The
object for this month of September is a helmet with a bullet hole in it which
was used by a Wiltshire Regiment soldier during the First World War which has a
special story attached to it.
It
was worn by Lance Corporal Thomas Uzzell of the 5th Battalion, The Wiltshire
Regiment who is believed to have been part of a reinforcement draft from the
2nd/4th Battalion who were stationed in Poona in India during most of the 1st
World War when he was transferred to the 5th Battalion in 1915. He was involved
in the siege of Kut, Mesopotamia and was wounded at Gallipoli by a bullet that
penetrated the helmet and took out his right eye and came out through his right
cheek. He was left for dead but on
regaining consciousness managed to reach safety and treatment and lived to the
age of 93!
The
titanic struggles on the Western front now so dominate the popular view of the First
World War that the fact that, as its name suggests, it was a global conflict is
often forgotten.
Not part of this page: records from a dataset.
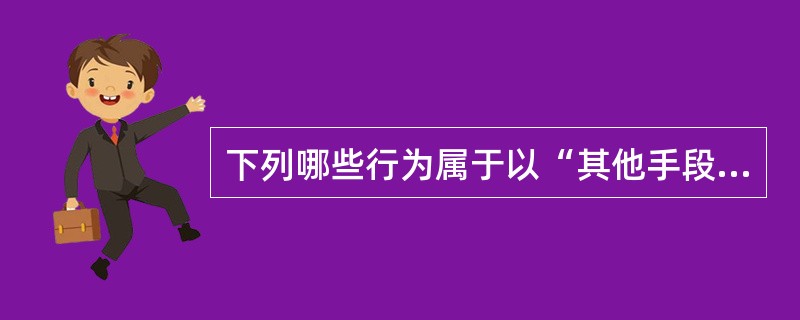 下列哪些行为属于以“其他手段”强奸妇女？( )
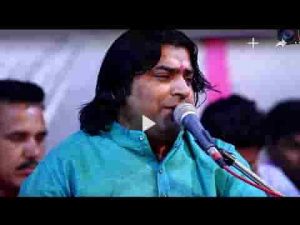 जमो जगायो गुरु देव रो गुरूजी हो राज भजन लिरिक्स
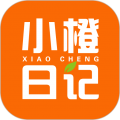 小橙日记 v1.4.1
Men of the 5th Battalion Wiltshire Regiment served elsewhere;
at Gallipoli, in Mesopotamia and on the North -West Frontier of India and
Persia, a series of gruelling campaigns in tough environments that cost more
than 600 hundred of its soldiers their lives either in battle or from disease.
Yet in Wiltshire the unit, raised from volunteers who rushed to join the
colours amid the patriotic fervour of 1914, became ?The Forgotten Battalion?.